Why? Because you can tabulate them after the fact, all of them have degree 1 by definition there, but if you count each prime, they will all end up with even powers after getting the result vector - you dont just want to compute prod(a+b*alpha)=beta^2 but also the order of each prime. For example I made a dictionary like so:

{2: 2, 67: 4, 7: 2, 31: 2, 61: 2, 73: 4, 41: 2, 89: 4, 79: 2, 23: 2, 43: 2, 29: 2}

Since my smooth pairs (a,b) found as the result were: { (-2, 1),(1, 1),(13, 1),(15, 1),(23, 1),(3, 2),(33, 2),(5, 3), (19, 4),(14, 5),(15, 7),(119, 11),(175, 13),(-1, 19),(49, 26) }

And corresponding to those smooth pairs were the following primes found during the smooth pair finding process: [{2, 67}, {7}, {31}, {61, 7}, {73, 67}, {41}, {89, 79}, {89}, {89, 73}, {2, 61, 23}, {73, 23}, {89, 41, 67}, {43, 67, 79}, {73, 29, 31}, {43, 29}]

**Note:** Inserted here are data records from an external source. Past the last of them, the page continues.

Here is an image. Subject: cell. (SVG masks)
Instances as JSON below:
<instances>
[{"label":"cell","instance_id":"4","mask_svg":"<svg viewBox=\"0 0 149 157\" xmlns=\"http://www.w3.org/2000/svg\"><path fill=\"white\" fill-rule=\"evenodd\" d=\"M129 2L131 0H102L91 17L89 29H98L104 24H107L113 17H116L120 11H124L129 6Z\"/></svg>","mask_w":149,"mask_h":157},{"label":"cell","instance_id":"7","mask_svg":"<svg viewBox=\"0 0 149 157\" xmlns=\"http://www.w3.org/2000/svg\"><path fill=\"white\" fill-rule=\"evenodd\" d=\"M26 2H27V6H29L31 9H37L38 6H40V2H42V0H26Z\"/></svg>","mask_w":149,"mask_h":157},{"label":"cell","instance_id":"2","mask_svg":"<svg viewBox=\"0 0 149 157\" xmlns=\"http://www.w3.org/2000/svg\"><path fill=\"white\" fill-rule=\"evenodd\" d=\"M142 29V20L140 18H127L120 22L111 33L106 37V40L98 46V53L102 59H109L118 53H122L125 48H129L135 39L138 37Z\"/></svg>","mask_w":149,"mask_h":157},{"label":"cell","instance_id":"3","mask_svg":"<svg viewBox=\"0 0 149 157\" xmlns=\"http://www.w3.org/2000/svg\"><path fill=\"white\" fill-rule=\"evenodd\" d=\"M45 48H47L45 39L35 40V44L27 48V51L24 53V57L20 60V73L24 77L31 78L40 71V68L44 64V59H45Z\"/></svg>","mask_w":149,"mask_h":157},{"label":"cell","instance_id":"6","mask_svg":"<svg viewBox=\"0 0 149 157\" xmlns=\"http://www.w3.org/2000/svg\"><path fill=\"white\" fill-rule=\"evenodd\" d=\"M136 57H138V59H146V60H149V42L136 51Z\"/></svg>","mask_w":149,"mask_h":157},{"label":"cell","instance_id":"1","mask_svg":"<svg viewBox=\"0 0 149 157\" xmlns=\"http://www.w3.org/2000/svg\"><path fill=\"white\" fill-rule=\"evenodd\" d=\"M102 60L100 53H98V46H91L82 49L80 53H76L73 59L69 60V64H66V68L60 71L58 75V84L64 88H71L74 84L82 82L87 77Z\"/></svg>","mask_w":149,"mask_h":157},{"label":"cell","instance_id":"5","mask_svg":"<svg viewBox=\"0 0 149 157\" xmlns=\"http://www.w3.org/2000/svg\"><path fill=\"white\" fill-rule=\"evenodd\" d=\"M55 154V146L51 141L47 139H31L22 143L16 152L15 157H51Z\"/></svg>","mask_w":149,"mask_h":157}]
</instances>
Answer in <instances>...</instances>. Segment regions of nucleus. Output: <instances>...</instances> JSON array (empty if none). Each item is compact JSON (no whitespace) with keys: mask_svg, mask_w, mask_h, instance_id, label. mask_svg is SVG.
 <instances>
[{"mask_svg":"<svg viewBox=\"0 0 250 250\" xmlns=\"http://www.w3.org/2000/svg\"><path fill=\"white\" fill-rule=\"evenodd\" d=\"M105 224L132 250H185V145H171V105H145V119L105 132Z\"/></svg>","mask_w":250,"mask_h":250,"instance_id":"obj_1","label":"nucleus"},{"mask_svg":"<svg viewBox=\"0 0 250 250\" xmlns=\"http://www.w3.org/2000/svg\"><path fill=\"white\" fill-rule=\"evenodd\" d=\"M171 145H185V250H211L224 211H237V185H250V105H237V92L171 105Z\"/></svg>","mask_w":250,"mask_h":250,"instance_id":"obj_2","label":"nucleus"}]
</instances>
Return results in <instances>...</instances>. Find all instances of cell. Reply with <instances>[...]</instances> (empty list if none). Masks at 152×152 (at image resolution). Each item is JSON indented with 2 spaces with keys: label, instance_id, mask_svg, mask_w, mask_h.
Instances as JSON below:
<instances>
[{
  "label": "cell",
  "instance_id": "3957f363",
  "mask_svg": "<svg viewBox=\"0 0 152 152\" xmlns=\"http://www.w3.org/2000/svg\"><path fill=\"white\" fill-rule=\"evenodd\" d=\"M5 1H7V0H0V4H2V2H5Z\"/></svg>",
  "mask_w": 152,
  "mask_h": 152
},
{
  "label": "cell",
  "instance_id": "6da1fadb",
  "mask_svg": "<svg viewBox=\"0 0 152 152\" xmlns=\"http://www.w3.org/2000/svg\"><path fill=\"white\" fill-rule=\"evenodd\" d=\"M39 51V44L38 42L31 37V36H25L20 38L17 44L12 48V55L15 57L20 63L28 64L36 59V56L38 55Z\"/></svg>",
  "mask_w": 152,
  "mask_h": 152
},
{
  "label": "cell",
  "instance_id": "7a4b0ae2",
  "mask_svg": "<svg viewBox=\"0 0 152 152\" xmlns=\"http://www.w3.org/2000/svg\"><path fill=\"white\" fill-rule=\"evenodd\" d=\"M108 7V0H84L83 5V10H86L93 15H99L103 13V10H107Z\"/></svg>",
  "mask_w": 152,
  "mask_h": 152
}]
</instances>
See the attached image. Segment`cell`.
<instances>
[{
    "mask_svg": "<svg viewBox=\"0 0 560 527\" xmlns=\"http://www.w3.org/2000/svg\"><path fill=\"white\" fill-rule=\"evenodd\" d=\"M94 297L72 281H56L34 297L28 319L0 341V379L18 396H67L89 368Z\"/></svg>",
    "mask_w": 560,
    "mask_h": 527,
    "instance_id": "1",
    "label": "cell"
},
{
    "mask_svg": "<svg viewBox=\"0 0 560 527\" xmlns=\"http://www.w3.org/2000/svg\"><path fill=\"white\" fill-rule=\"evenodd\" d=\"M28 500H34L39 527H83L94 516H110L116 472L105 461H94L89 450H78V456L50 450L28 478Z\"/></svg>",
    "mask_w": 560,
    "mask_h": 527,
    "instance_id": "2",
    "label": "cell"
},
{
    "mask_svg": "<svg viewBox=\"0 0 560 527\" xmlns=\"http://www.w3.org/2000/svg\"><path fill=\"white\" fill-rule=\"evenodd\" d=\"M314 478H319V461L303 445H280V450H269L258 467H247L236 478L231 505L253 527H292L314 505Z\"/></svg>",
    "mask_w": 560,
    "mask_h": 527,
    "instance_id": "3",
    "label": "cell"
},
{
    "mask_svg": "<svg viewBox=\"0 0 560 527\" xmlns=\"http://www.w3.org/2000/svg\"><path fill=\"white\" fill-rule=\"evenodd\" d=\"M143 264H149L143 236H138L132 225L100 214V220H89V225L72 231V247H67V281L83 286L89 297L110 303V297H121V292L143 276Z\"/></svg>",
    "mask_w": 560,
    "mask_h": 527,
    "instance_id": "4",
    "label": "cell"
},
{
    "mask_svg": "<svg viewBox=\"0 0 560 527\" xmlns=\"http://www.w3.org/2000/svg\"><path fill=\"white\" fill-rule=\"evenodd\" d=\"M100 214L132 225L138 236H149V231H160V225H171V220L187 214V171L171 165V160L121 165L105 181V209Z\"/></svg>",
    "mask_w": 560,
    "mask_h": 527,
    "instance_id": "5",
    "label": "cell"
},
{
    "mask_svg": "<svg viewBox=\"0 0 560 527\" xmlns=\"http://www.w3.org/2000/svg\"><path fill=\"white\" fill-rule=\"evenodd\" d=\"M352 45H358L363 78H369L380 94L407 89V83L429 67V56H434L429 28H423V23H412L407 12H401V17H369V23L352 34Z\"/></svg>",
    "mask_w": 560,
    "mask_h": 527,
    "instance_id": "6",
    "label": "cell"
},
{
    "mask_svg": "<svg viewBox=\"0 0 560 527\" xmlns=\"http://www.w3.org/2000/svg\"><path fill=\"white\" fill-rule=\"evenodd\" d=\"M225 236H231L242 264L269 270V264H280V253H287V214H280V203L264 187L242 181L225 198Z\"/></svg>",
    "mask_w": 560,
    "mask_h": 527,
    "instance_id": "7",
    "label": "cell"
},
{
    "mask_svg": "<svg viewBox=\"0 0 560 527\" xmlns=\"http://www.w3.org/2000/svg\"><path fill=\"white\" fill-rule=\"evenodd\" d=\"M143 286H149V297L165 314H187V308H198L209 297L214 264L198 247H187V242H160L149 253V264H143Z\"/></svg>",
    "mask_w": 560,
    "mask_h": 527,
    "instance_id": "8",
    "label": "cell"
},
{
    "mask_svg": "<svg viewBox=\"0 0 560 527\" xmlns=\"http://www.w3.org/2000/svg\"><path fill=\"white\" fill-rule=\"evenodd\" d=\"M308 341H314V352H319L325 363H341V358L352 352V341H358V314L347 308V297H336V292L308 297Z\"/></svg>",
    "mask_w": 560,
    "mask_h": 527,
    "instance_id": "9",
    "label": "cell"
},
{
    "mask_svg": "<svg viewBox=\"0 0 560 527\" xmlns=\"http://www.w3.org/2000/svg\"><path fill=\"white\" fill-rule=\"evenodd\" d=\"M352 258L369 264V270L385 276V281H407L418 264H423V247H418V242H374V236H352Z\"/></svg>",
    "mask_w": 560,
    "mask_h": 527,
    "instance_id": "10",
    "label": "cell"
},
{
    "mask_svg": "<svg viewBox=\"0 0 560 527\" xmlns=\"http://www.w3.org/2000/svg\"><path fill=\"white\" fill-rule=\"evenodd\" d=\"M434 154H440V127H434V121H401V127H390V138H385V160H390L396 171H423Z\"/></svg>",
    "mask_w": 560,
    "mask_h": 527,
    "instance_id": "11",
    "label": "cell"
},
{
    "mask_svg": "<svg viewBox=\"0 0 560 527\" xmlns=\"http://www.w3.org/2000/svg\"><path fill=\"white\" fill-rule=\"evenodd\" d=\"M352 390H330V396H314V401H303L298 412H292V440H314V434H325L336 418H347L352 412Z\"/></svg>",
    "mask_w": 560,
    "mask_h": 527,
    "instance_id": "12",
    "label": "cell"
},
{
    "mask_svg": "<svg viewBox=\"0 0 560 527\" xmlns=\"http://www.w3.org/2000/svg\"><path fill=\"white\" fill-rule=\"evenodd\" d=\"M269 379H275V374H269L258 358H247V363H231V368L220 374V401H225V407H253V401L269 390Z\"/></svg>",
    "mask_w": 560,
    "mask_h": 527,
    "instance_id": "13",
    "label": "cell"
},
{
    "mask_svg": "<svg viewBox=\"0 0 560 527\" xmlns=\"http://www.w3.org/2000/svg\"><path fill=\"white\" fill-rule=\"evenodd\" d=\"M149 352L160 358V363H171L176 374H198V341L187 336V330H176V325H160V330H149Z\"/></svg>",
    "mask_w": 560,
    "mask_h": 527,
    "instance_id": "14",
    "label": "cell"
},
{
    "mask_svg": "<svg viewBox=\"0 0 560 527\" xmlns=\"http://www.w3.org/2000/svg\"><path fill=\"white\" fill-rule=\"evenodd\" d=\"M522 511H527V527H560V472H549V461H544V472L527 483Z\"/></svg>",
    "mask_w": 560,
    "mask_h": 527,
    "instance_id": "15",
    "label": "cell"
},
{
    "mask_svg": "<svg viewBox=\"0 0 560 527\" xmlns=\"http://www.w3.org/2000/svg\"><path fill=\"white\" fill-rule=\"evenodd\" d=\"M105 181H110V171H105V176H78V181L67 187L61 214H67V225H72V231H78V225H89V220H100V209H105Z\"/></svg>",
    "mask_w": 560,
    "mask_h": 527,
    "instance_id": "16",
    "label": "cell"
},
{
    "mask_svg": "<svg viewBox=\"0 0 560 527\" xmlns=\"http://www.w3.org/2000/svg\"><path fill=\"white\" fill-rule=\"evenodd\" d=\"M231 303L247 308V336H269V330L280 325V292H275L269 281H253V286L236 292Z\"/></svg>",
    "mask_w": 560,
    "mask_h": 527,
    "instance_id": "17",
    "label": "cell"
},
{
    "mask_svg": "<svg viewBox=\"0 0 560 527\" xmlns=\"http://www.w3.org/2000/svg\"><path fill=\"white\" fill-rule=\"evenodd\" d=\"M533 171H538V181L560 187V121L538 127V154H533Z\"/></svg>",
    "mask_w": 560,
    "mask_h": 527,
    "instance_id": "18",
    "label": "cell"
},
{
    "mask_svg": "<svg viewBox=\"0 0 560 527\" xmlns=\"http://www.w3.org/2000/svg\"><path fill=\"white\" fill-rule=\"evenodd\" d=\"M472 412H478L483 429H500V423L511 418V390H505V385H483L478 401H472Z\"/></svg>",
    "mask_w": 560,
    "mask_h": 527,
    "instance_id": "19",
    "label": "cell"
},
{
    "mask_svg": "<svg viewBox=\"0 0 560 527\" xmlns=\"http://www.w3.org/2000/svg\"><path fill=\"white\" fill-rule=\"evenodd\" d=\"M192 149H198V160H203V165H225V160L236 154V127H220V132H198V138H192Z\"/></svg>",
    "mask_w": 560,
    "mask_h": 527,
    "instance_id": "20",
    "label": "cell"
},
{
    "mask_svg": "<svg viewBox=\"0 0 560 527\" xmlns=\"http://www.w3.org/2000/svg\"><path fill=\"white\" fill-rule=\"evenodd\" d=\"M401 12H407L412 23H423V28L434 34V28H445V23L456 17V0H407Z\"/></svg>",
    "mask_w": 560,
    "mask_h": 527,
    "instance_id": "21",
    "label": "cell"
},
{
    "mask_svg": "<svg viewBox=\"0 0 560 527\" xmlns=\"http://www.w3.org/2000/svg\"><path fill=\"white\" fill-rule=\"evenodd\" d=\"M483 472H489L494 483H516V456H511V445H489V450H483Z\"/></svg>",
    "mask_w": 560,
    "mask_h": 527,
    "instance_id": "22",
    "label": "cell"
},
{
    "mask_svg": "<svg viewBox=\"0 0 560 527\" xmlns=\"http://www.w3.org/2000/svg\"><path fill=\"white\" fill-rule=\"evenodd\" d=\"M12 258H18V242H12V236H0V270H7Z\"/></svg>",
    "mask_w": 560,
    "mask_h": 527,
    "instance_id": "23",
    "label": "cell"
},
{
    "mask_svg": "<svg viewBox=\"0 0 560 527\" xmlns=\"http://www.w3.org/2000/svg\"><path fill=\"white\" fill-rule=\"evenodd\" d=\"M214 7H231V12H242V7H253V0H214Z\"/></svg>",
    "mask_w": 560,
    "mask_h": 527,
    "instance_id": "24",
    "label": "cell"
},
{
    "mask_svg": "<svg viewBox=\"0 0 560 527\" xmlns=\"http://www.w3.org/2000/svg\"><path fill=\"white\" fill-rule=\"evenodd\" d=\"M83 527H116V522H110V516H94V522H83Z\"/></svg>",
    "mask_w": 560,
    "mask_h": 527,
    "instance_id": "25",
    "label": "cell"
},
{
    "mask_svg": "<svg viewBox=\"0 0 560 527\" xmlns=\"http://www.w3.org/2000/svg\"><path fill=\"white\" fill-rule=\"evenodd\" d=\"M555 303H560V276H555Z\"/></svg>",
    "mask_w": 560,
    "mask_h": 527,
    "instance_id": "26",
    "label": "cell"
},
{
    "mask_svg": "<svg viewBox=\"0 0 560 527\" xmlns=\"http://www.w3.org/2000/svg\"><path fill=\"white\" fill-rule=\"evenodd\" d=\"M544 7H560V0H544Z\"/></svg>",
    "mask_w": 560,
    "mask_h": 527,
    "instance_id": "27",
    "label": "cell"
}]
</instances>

Now all those by definition have to be even, as they are squares. But we can halve them, and use them to compute the norm. Not sure if I explained this well, but this is the technique outlined in the paper. N(f'(alpha))*prod(all the primes to half the power) == root^((p^d-1)/(p-1)) gives the correct root. However, I cannot figure out N(f'(alpha)), this norm is ill defined in the papers. Too much hand waiving, the authors were not thorough.

The limitation to this approach, is the polynomial degree must be odd. Otherwise for even degree, perhaps the Cartesian product is necessary. Of course you dont need a full Cartesian product. You can probably fix one value as all negative or all positive will should both work. Its about consistency. So pivoting the first value would arbitrarily half the search space at least.

[GregoryMorse]

Finally a paper that went through the details: https://infoscience.epfl.ch/record/164498/files/164498.PDF

N(f'(alpha)) can be computed via f'(alpha)^((p^d-1)/(p-1))

Will be interesting to see how you handle it. Not sure if you assume odd degree polynomials, but they can be handled quite efficiently compared to the even counterpart.

[AdamWhiteHat]

The main issue now is lies in step 5.9 (page 58) of Matthew E Briggs paper: Determining Applicable Finite Fields

The issue is the method Polynomial.Field.GCD is defective. With this not working, the algorithm is unable to tell if f(x) is irreducible over Z/pZ, for some random 'inert' prime p.

IIRC, I really struggled to get this method implemented, and apparently its still not right. Nevermind, I was thinking of the multivariate polynomial GCD, which requires having to calculate the Grobner basis. A single variable polynomial GCD is pretty straight forward. Hopefully it there is just a silly bug I overlooked.

Once this is working correctly, I believe the GNFS algorithm will work, because the algorithm finds the factors for 45113 if it is handed the 3 primes in the worked example that makes applicable finite fields. as demonstrated in the SmallFactorizationTest_45113 test class in the test project.